» **TO-DO ITEM**: Write out each of the rows below exactly, in order, leaving out the pictures.

=== Begin Enclosure ===

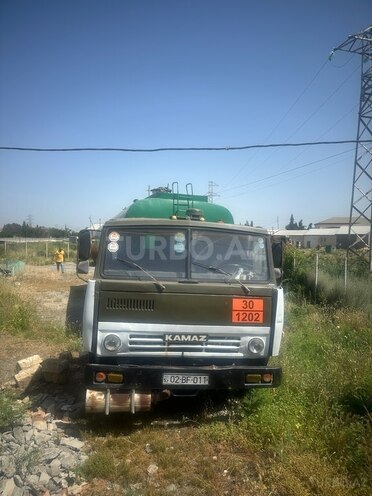 KamAz 5410 1993, 236,000 km - 11.0 l - Zərdab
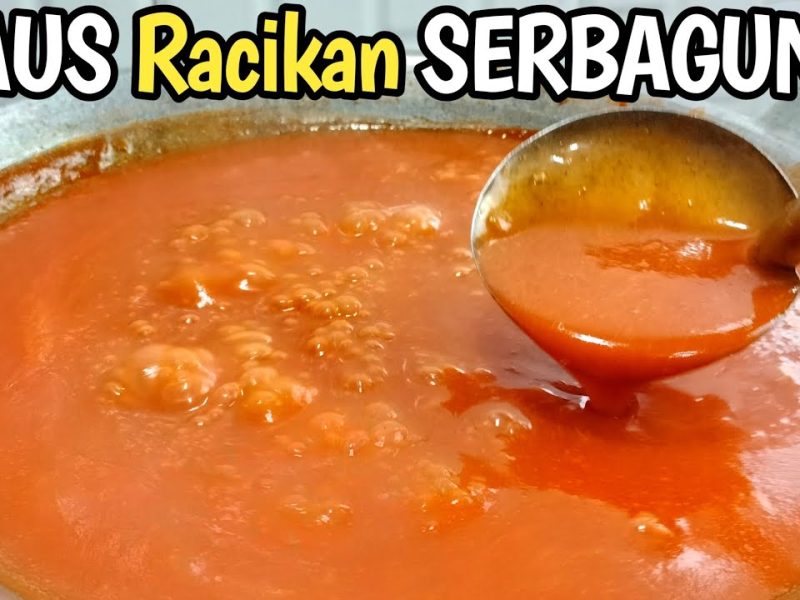 Bahaya Konsumsi Saus Ilegal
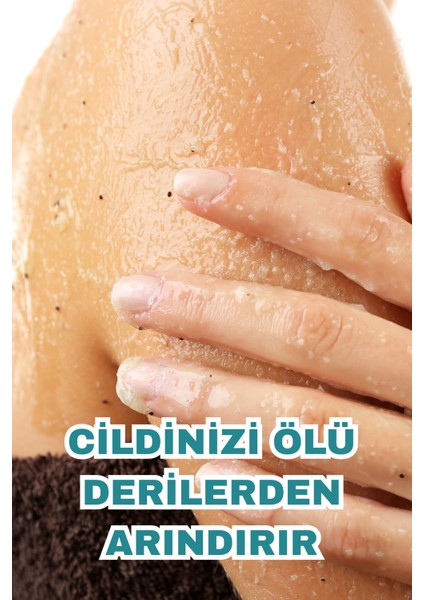 Bubble Gum - Tuz Peeling, Batık Giderici, Arındırıcı El Ayak ve Vücut Peeling, Body Scrub, Pürüzsüz cilt için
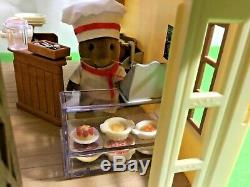 Sylvanian Families Rare Jp Sylvanian Kitchen Restaurant, Boxed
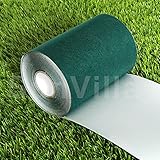 SunVilla 6''x33 Artificial Grass Green Joining Fixing Turf Self Adhesive Lawn Carpet Seaming Tape-6 in x 33 FT (15 cm X 10 m), 6 in x 33' (15cm x 10m),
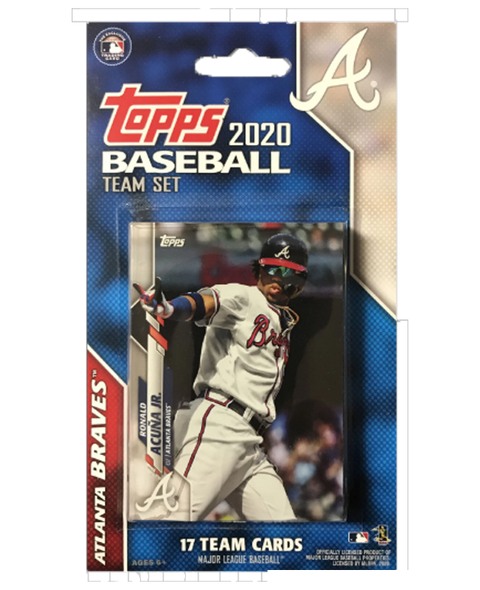 Lotus © 2020 Topps Baseball Team Set - Atlanta Braves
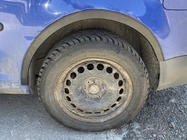 Volkswagen Caddy 2004–2010 Skærmkantslister (mat sort) foto 8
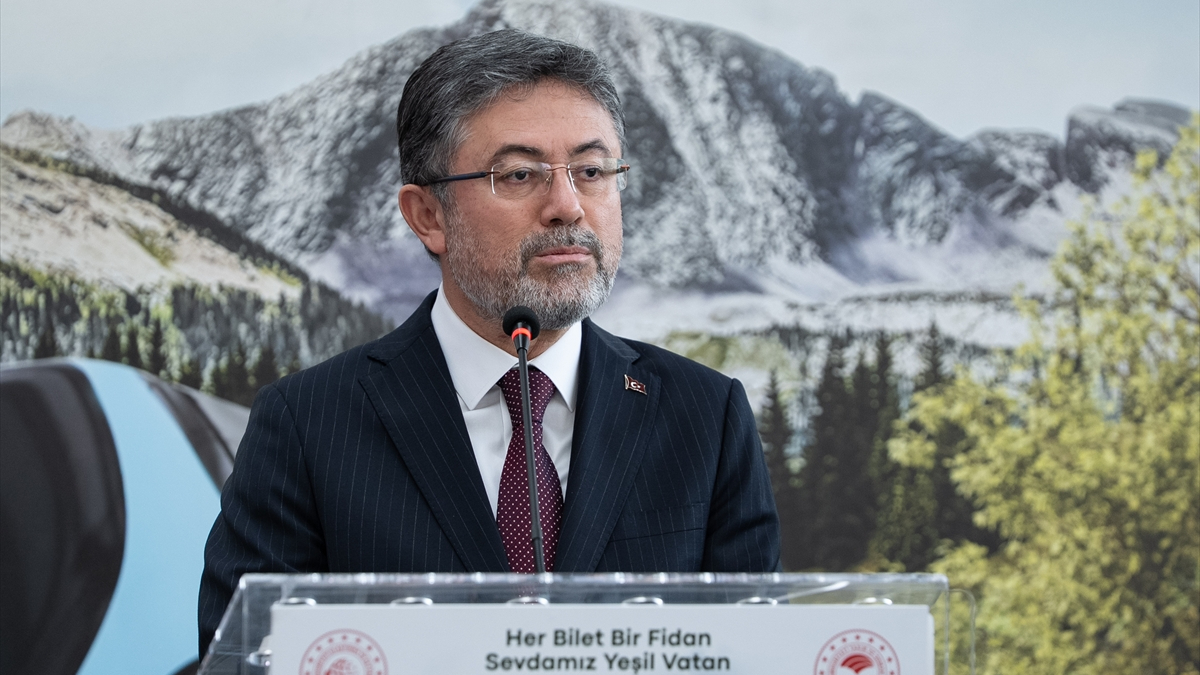 İbrahim Yumaklı: 13 milyon yolcu için 13 milyon fidan dikeceğiz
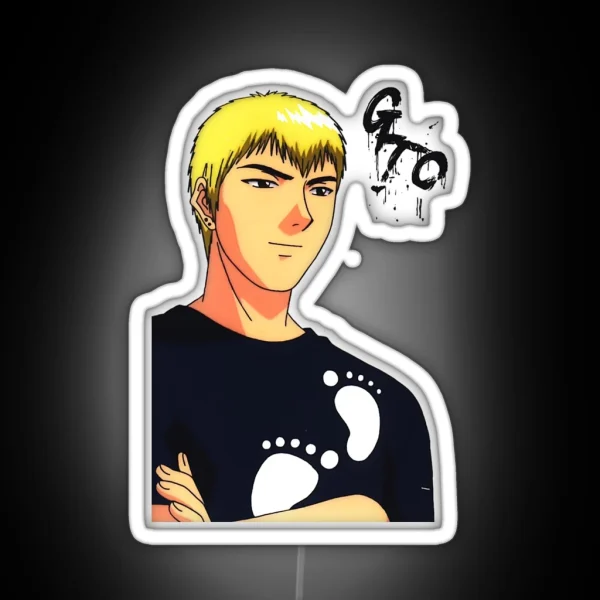 Great Teacher Onizuka Great Teacher RGB Neon Sign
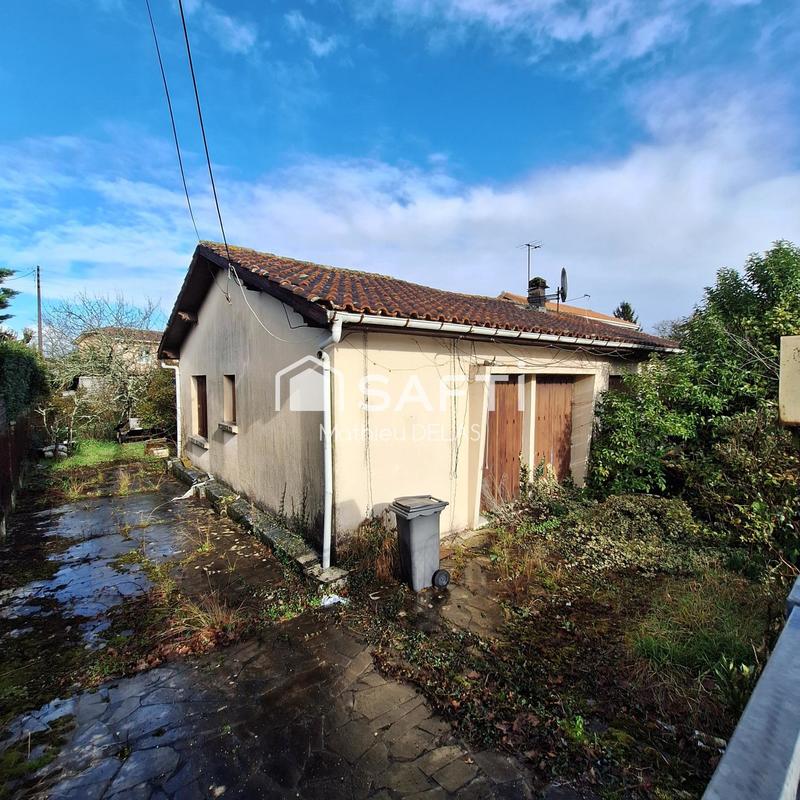 Maison - 75 m² - 3 pièces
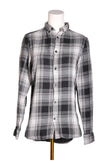 H&M Men Button Down Tops Regular fit in Blue - XS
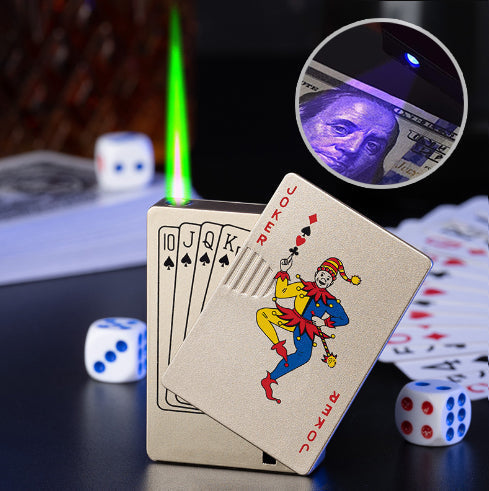 ⭐ AEXZR® Poker Ace Windproof Lighter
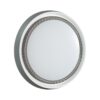 7644/ELN PALE SN 186 Светильник пластик/белый/серый LED 76Вт 3000/4000/6000К D520 IP43 CCT RAHIG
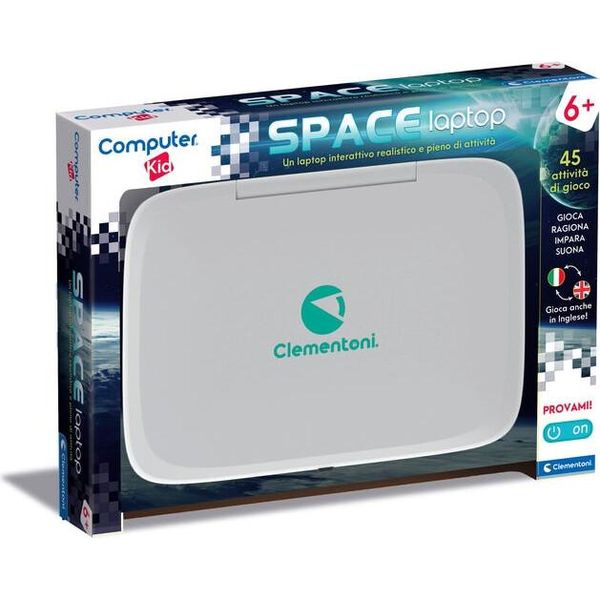 Clementoni Clemmy Space Laptop Laptop Per Bambini-image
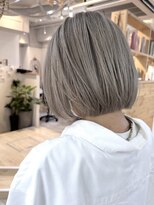 ヘアワン(HAIR One) 【HAIR One】ミルクティーベージュ×ボブ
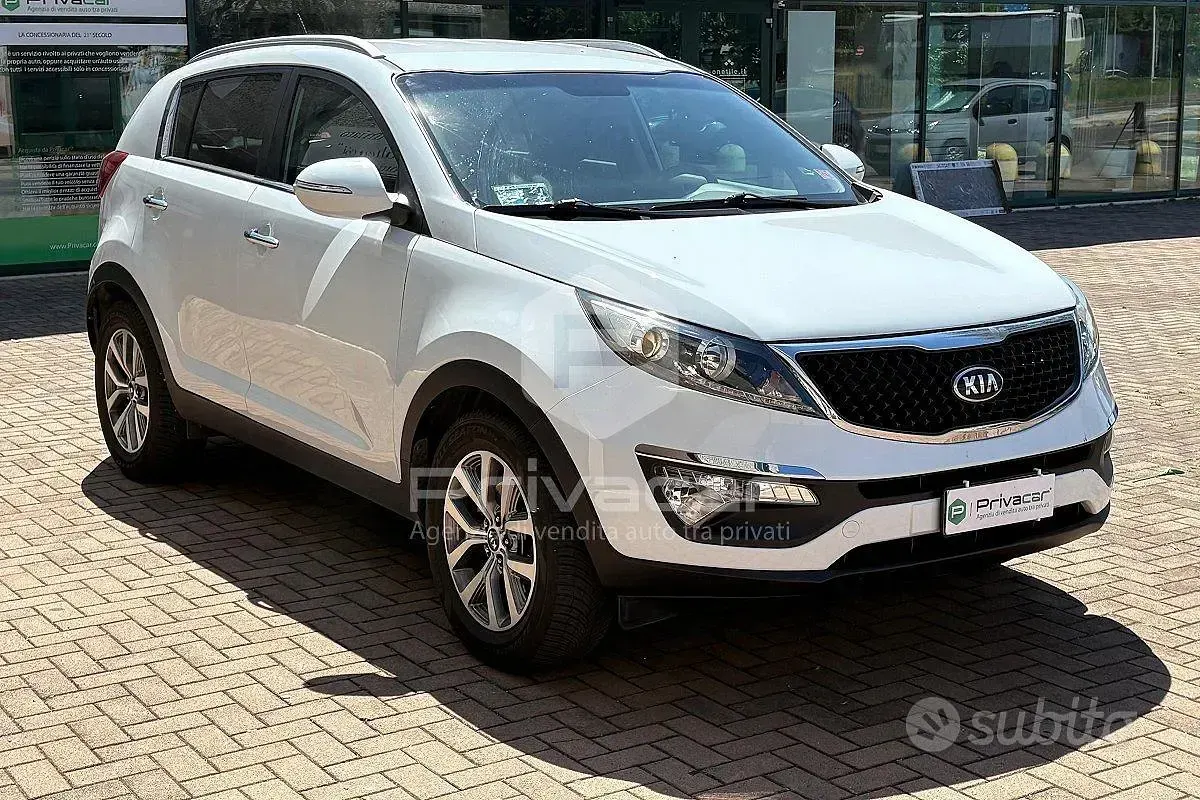 Usata Kia Sportage Active 116 CV (85 kW) 2016 Bianco SUV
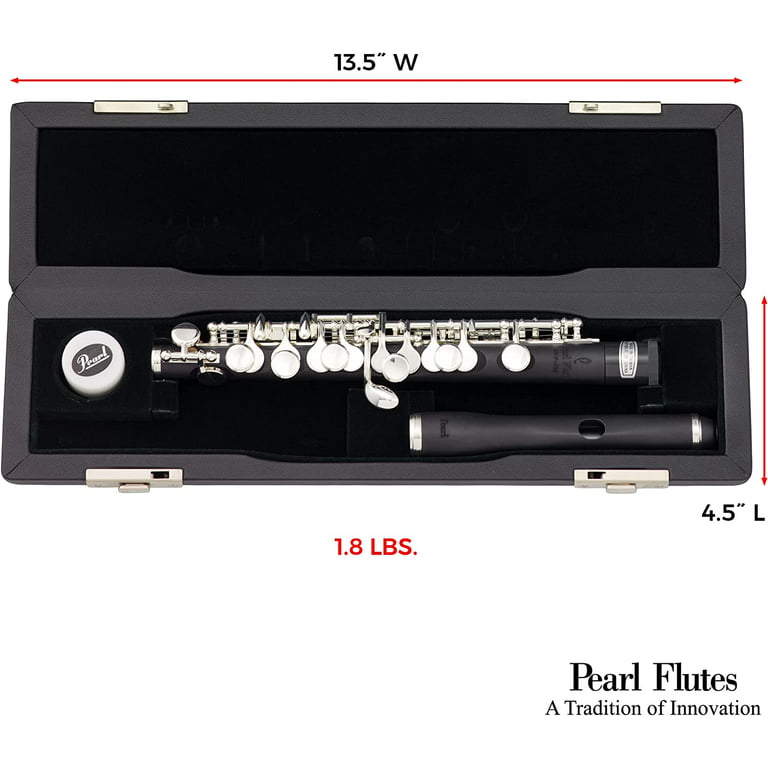 Pearl Flutes PFP-105 Grenaditte Piccolo - Walmart.com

=== End Enclosure ===

» **RESPONSE**:
 KamAz 5410 1993, 236,000 km - 11.0 l - Zərdab
 Bahaya Konsumsi Saus Ilegal
 Bubble Gum - Tuz Peeling, Batık Giderici, Arındırıcı El Ayak ve Vücut Peeling, Body Scrub, Pürüzsüz cilt için
 Sylvanian Families Rare Jp Sylvanian Kitchen Restaurant, Boxed
 SunVilla 6''x33 Artificial Grass Green Joining Fixing Turf Self Adhesive Lawn Carpet Seaming Tape-6 in x 33 FT (15 cm X 10 m), 6 in x 33' (15cm x 10m),
 Lotus © 2020 Topps Baseball Team Set - Atlanta Braves
 Volkswagen Caddy 2004–2010 Skærmkantslister (mat sort) foto 8
 İbrahim Yumaklı: 13 milyon yolcu için 13 milyon fidan dikeceğiz
 Great Teacher Onizuka Great Teacher RGB Neon Sign
 Maison - 75 m² - 3 pièces
 H&M Men Button Down Tops Regular fit in Blue - XS
 ⭐ AEXZR® Poker Ace Windproof Lighter
 7644/ELN PALE SN 186 Светильник пластик/белый/серый LED 76Вт 3000/4000/6000К D520 IP43 CCT RAHIG
 Clementoni Clemmy Space Laptop Laptop Per Bambini-image
 ヘアワン(HAIR One) 【HAIR One】ミルクティーベージュ×ボブ
 Usata Kia Sportage Active 116 CV (85 kW) 2016 Bianco SUV
 Pearl Flutes PFP-105 Grenaditte Piccolo - Walmart.com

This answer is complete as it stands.